松岡とかいう、ClubBellに出入りしている男が怪しいから、調べてくれとの事だった。

事の詳細も、安田から聞いた。

確かに怪しい。
しかし本来であれば、今は仲辻雪乃事件の真犯人捜しに尽力を尽くさなければいけない時だ。

やっと安田と幸治の誤解が解け、これから本腰を入れてやっていこうとした矢先だからだ。
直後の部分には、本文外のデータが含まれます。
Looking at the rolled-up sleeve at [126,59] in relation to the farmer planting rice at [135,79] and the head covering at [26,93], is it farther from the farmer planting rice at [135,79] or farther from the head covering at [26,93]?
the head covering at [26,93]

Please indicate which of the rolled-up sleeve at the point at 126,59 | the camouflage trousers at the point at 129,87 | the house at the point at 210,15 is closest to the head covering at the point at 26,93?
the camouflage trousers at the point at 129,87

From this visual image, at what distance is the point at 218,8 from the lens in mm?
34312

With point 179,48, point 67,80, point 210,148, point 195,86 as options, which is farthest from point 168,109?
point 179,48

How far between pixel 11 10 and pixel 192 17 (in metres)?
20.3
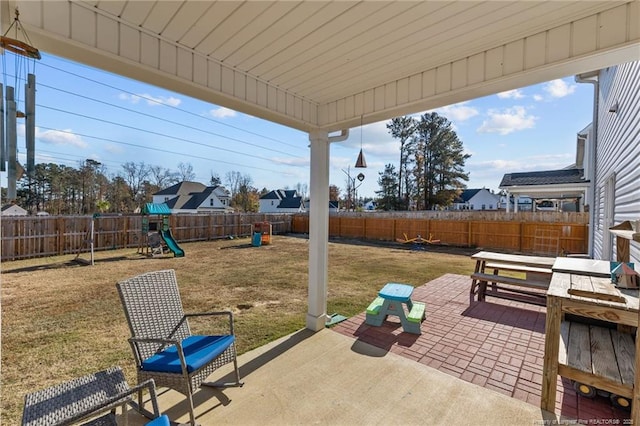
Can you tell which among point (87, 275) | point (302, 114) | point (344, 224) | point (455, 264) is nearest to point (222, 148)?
point (344, 224)

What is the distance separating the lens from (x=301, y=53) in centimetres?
243

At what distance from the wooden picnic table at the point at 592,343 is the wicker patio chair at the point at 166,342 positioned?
268 cm

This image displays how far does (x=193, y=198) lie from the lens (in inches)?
1250

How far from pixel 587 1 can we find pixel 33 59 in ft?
10.8

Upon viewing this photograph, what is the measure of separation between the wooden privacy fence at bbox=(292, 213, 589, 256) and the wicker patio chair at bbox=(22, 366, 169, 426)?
12359 millimetres

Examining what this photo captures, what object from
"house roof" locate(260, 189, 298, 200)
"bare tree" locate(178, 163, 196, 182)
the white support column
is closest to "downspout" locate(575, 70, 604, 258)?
the white support column

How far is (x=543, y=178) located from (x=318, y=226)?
39.0 ft

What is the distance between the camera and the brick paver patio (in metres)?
2.48

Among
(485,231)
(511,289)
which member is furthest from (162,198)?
(511,289)

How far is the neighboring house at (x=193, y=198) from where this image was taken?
3089cm

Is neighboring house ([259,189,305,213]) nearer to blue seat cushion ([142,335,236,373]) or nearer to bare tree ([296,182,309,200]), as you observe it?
bare tree ([296,182,309,200])

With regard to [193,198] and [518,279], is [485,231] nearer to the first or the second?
[518,279]

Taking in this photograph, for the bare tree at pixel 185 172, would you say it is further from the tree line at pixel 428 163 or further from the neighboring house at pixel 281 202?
the tree line at pixel 428 163

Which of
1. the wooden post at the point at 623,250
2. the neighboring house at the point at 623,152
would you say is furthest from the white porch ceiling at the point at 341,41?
the wooden post at the point at 623,250
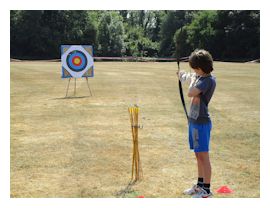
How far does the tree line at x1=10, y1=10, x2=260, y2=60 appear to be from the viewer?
46844mm

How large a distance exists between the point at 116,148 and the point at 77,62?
26.7ft

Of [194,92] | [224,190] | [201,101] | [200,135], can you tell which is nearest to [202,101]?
[201,101]

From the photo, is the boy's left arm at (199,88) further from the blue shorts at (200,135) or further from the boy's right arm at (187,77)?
the blue shorts at (200,135)

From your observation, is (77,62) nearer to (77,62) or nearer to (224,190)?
(77,62)

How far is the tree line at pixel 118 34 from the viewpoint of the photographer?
46.8 meters

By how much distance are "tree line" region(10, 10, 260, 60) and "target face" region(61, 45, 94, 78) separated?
29.8m

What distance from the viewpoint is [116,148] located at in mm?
6762

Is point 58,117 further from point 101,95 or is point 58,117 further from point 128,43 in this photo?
point 128,43

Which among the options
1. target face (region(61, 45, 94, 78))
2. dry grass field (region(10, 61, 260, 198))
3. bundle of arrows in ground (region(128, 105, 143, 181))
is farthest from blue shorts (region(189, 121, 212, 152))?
target face (region(61, 45, 94, 78))

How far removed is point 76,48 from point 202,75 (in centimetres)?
1031

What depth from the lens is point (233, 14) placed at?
4716cm

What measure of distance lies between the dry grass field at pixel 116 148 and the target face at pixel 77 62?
1.60 metres

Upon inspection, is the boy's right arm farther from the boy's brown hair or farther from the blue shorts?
the blue shorts
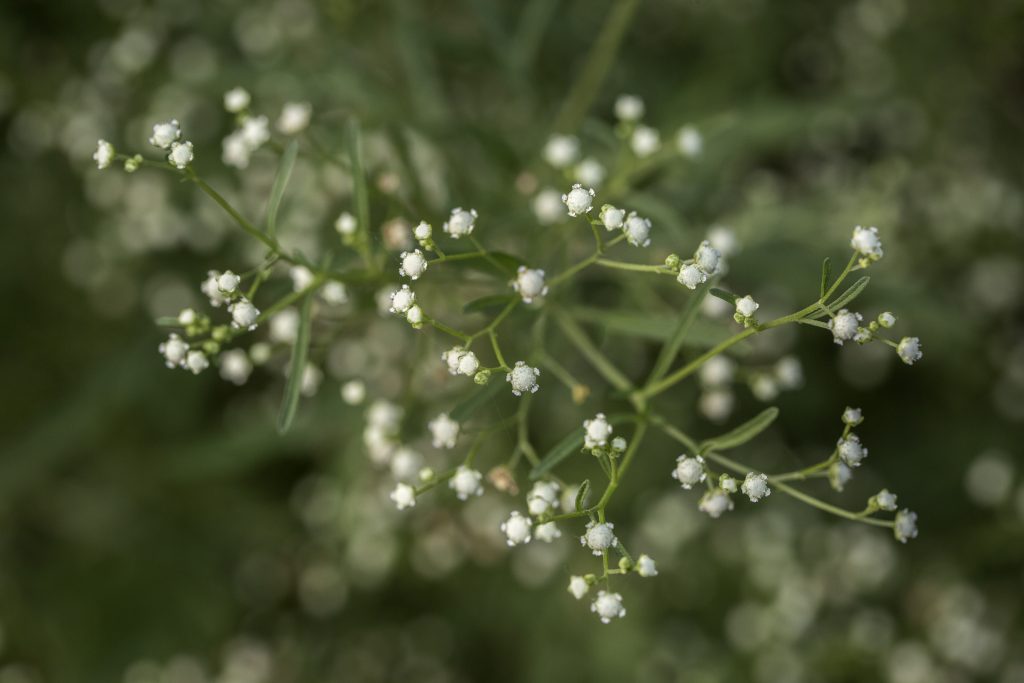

だが、肝心の幸治に何かあっては捜査も進めずらくなる。

三井は、仕方がなくそれを引き受ける事にした。




松岡の運転する車は、中央通りを進むと、すぐに新橋から首都高速に乗った。
三井も、一定の距離をとり首都高速に乗る。

「しかし、室内に盗聴器を仕掛けるなんて、なかなかやるよな。幸治君はなにも心当たりがないんだろ?」

三井はそう言うと、ルームミラーで後ろを確認し、車線を変更した。

松岡との間に2台の乗用車が入ってしまい、松岡の車を確認しずらくなったからだ。

そして車線変更した事により、斜め後ろの角度から、それがよく見えるようになった。

「はい。ないです」

「まぁ、狙われてる方ってのは、そんなもんなのかな」

三井は鼻で笑った。

しかし、幸治はそれには答えなかった。
じっと、松岡の車だけを睨んでいた。

三井は、ゴホンと咳ばらいをしてみせ、幸治の気をひいた。

「それより幸治君。彼は今日アルコールは飲まなかったのかい?」

松岡は、今日もClubBellで美帆を指名し、その帰りなのだ。

「いや、飲んでますよ。完全に飲酒運転です」

三井は、やはりな、といった様子で、松岡の運転する車をチラリと見た。

飲酒運転と聞いた瞬間、一瞬表情が曇ったが、それでも驚かなかったのは、ClubBellに行っている時点で、大体の予想はしていたからだ。

しかし、安田から松岡はお坊ちゃんだと聞いていただけに、代行運転でも頼むのかと思ったが。

自分で運転しているところを見ると、相当運転が好きなのか、それともただの馬鹿かのどちらかだろう。